I acidentally destroyed the production system completely thru improper partition resize. We got the database snapshot, but it’s in that server as well. After scrambling around for half a day, I managed to recover some of the older data dumps.

So I spun up the new server from scratch, restored the database with some slightly outdated dump, installed the code (which was thankfully managed thru git), and configured everything to run all in an hour or two.

The best part: everybody else knows this as some trivial misconfiguration. This happened in 2021.

@[email protected] · 1 year ago

Was wondering if anybody here had made the news.

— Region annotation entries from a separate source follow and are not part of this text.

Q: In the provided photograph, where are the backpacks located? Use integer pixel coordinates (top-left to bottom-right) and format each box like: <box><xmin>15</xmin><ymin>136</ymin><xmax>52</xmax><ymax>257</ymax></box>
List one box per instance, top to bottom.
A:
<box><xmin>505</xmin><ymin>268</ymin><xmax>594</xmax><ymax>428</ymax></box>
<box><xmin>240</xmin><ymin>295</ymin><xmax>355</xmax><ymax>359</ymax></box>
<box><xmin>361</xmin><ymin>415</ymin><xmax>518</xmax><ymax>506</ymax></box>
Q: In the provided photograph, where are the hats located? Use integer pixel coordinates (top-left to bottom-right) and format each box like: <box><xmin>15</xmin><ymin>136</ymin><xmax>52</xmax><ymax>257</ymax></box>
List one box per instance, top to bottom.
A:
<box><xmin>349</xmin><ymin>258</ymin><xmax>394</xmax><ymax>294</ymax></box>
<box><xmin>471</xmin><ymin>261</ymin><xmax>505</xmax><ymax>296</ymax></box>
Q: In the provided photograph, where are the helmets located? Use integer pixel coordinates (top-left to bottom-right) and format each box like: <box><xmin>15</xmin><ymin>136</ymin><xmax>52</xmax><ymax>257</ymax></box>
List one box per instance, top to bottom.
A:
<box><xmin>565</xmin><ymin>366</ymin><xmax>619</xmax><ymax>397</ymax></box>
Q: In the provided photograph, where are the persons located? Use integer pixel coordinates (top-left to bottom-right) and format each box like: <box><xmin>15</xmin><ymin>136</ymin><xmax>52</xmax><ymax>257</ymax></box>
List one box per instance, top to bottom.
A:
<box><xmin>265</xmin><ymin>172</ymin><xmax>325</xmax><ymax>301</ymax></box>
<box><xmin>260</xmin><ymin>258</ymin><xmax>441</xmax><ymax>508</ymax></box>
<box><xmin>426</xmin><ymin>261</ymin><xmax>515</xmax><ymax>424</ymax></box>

Nomecks · edit-2 1 year ago

There was a nasty bug with some storage system software that I had the bad fortune to find, which resulted in me deleting 6.4TB of live VMs. All just gone in a flash. It took months to restore everything.

Kata1yst · edit-2 1 year ago

It was the bad old days of sysadmin, where literally every critical service ran on an iron box in the basement.

I was on my first oncall rotation. Got my first call from helpdesk, exchange was down, it’s 3AM, and the oncall backup and Exchange SMEs weren’t responding to pages.

Now I knew Exchange well enough, but I was new to this role and this architecture. I knew the system was clustered, so I quickly pulled the documentation and logged into the cluster manager.

I reviewed the docs several times, we had Exchange server 1 named something thoughtful like exh-001 and server 2 named exh-002 or something.

Well, I’d reviewed the docs and helpdesk and stakeholders were desperate to move forward, so I initiated a failover from clustered mode with 001 as the primary, instead to unclustered mode pointing directly to server 10.x.x.xx2

What’s that you ask? Why did I suddenly switch to the IP address rather than the DNS name? Well that’s how the servers were registered in the cluster manager. Nothing to worry about.

Well… Anyone want to guess which DNS name 10.x.x.xx2 was registered to?

Yeah. Not exh-002. For some crazy legacy reason the DNS names had been remapped in the distant past.

So anyway that’s how I made a 15 minute outage into a 5 hour one.

On the plus side, I learned a lot and didn’t get fired.

@[email protected] · 1 year ago

Two exhibitors, both alike in ~~dignity~~ naming. One needed a critical sw update on their Doremi to fix an issue. The other was running The Force Awakens to a packed auditorium.

slazer2au · 1 year ago

I took down an ISPfor a couple hours because I forgot the ‘add’ keyword at the end of a Cisco configuration line

@[email protected] · 1 year ago

That’s a rite of passage for anyone working on Cisco’s shit TUI. At least its gotten better with some of the newer stuff. IOS-XR supported commits and diffing.